12.09.2016

Finding the Tucked-Away Message

I’ve noticed that some of the best and most powerful messages that are to be found in books, music, and even the Bible can sometimes be tucked away and often missed.

Some of the best lyrics in classic Christmas songs come in later verses. “O Holy Night” was originally written in 19th century France by Placide Cappeau, and translated into English by John S. Dwight. The third verse is incredibly rich but doesn’t even appear in some hymnals.

Truly He taught us to love one another
His law is love and His gospel is peace
Chains shall He break for the slave is our brother
And in His name all oppression shall cease

I would also venture a guess that very few people know the eighth verse of the old English carol “Here We Come A-Wassailing,” but it’s the best verse of the song:

Good master and good mistress,
While you're sitting by the fire,
Pray think of us poor children
A-wandering in the mire.

© 2013 cathy andersenFlickr | CC-BY-ND via Wylio
If you’re connected with me on social media, you may have seen that I’ve been posting daily quotes from Charles Dickens’ A Christmas Carol. I didn't read the book until after many years of watching the movie but, as these things often go, some of the best quotes are only to be found in the book. In the scene where Scrooge and his nephew Fred are arguing about whether Christmas is beneficial, I have not yet seen a movie that uses Fred’s observation that the season helps people to “think of those below them as if they really were fellow passengers to the grave.” What a powerful statement, easily missed when reading, that represents an approach to others that would drastically change everything from our individual behavior to our public policy. (If you’re curious to read more about why I like this story so much, click here).

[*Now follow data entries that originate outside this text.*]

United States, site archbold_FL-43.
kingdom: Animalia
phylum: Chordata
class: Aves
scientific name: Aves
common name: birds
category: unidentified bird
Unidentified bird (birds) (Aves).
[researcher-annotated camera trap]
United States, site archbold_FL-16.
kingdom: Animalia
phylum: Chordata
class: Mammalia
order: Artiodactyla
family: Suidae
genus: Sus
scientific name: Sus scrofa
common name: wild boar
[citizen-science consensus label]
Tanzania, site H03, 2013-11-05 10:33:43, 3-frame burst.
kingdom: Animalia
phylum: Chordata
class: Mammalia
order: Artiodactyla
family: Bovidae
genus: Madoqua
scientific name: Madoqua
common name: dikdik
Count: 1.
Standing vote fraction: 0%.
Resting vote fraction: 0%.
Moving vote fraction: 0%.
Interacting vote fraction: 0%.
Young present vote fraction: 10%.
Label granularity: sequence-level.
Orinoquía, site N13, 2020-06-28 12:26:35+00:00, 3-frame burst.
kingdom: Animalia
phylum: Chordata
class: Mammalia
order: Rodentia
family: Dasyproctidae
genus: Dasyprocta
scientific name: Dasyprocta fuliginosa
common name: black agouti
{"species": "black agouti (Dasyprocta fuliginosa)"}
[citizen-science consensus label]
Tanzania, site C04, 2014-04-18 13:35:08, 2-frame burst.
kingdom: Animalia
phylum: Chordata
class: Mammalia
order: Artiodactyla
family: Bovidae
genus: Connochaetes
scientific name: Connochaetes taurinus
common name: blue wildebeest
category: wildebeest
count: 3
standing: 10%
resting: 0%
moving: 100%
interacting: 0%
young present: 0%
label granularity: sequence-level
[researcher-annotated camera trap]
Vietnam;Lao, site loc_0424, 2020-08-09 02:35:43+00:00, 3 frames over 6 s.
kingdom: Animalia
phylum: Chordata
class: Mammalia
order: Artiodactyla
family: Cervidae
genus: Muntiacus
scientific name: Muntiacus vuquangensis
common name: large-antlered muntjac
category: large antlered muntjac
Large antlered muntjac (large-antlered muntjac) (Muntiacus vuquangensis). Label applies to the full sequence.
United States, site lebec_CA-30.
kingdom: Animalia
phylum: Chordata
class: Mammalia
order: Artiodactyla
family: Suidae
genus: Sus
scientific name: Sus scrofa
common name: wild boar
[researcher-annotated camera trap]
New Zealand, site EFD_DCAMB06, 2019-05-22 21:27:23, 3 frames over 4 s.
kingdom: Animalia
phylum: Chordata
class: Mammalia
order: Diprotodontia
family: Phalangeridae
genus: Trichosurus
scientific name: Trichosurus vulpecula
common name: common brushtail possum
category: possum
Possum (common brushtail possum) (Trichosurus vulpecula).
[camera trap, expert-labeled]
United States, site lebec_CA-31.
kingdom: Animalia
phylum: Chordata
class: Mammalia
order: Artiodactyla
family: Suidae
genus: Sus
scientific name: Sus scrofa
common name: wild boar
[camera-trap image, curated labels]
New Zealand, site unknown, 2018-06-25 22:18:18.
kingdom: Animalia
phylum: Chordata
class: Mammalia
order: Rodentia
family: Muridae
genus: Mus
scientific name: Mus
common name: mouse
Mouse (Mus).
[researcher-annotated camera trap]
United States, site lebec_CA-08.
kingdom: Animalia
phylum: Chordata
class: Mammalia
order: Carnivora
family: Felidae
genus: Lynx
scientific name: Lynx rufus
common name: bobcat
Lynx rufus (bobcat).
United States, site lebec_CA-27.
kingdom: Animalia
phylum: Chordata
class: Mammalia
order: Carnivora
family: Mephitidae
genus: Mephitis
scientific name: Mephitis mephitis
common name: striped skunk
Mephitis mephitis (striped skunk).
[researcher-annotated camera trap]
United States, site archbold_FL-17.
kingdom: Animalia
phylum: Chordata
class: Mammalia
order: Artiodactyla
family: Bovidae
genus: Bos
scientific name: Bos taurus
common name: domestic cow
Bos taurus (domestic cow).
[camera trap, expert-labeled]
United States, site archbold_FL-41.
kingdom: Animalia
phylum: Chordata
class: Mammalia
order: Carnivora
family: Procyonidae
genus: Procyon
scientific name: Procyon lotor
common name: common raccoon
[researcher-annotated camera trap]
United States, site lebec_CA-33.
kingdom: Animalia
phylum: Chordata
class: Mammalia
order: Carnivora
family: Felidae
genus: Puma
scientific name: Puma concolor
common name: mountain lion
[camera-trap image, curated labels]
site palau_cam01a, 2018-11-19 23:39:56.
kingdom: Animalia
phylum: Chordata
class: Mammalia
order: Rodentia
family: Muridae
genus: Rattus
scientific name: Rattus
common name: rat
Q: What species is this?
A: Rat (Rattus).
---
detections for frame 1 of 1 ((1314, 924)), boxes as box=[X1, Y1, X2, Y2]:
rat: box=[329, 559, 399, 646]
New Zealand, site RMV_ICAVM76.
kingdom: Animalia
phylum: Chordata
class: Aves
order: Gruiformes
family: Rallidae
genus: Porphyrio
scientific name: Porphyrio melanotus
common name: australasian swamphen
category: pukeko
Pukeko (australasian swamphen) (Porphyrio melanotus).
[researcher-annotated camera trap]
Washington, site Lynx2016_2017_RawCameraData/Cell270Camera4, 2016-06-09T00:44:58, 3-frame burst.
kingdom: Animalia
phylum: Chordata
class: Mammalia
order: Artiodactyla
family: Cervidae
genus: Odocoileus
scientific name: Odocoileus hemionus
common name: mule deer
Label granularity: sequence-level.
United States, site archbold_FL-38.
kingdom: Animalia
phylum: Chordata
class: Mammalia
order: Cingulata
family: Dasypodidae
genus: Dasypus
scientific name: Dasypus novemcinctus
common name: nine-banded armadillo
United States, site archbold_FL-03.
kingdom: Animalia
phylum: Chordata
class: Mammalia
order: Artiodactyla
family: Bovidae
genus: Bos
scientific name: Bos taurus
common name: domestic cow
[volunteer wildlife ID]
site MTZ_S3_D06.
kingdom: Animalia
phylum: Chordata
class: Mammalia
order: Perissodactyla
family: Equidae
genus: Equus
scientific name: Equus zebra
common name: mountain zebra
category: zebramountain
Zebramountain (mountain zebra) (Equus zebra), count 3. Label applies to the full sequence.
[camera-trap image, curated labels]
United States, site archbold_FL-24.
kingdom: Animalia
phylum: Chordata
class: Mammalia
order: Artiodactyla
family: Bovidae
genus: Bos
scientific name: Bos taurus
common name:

It’s even true of our Holy Book. One of the most powerful statements in the Bible about worship is found tucked away in a story in 2 Samuel 24 that very few have read. It’s here that David says: “I will not sacrifice to the Lord an offering that costs me nothing.” Worship and service to God is meant to cost us something, not simply to be a method by which we get something or self-vindicate.

So it is of that ancient story of the first Christmas. The people to whom the birth was announced were not anything close to prominent religious leaders, household names, etc. but instead shepherds "tucked away" at the outskirts of the towns and magi hailing from some unknown place in "the East." The "prophecies" to which we would later look as foreshadowing the birth of Christ were not the standard Messianic texts to which those Jewish readers looked but were tucked away in pronouncements that originally addressed a different context.

And Jesus himself, not in a palace or even a guest room, but in some dirty place (probably a cave) where animals were likely kept, tucked away.

In my life so far, I have rarely found God in the places I expected to find Him or hear from Him. God's presence may be in the shadows. God's voice may be in the whisper. God's might and power may be found in a baby. It's worth noting that "Mary's song," recorded in Luke after she and Elizabeth meet, says some very interesting things about what she saw God doing through this birth. She says,

He has brought down rulers from their thrones
    but has lifted up the humble.
He has filled the hungry with good things
    but has sent the rich away empty.

In this announcement, Mary saw a God who was about to turn things upside down. This baby would grow up to be the one who said, "The first shall be last, and the last shall be first."

God stands ready to help us see a different world through His eyes - a world in which, among other things, the most important things are to be found "tucked away" - once forgotten, but no more.